GIVEN DATA Block Start

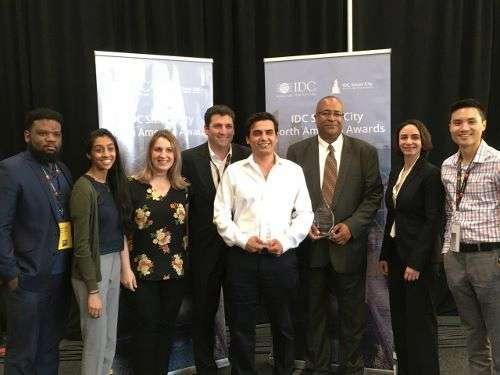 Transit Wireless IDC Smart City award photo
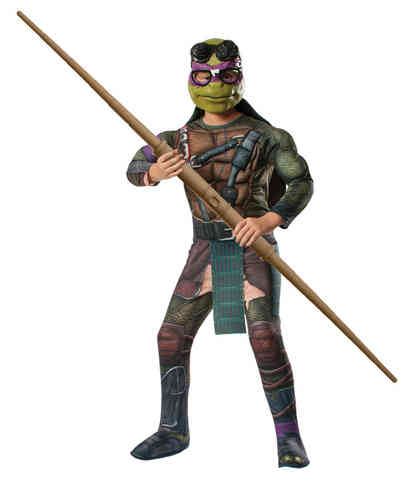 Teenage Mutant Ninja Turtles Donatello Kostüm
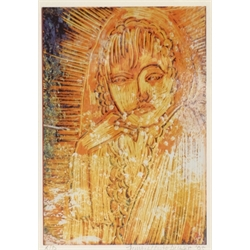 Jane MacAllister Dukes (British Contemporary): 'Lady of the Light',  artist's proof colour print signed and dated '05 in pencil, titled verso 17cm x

GIVEN DATA Block End
GIVEN DATA Block Start

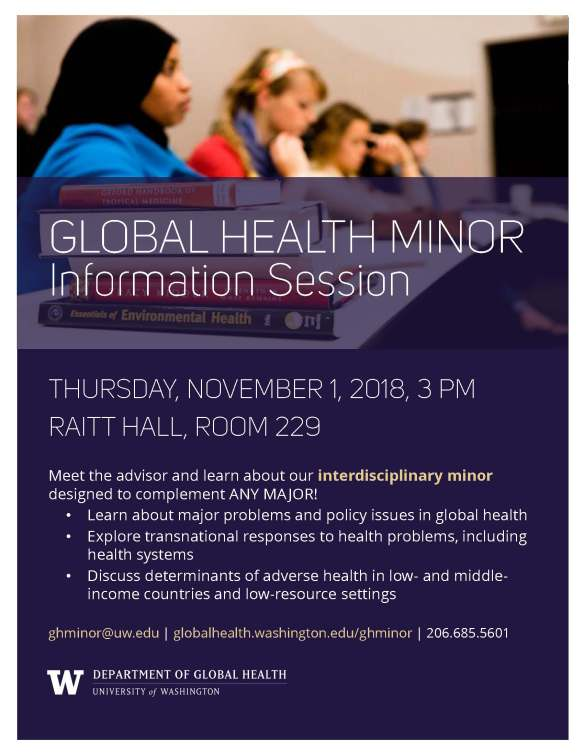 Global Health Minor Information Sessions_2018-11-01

GIVEN DATA Block End

What's needed is an exact copy of the lines above from the one with "Transit Wireless IDC Smart City award photo" through the one with "Jane MacAllister Dukes", both included; the pictures stay out.

> **SOLUTION**
 Transit Wireless IDC Smart City award photo
 Teenage Mutant Ninja Turtles Donatello Kostüm
 Jane MacAllister Dukes (British Contemporary): 'Lady of the Light',  artist's proof colour print signed and dated '05 in pencil, titled verso 17cm x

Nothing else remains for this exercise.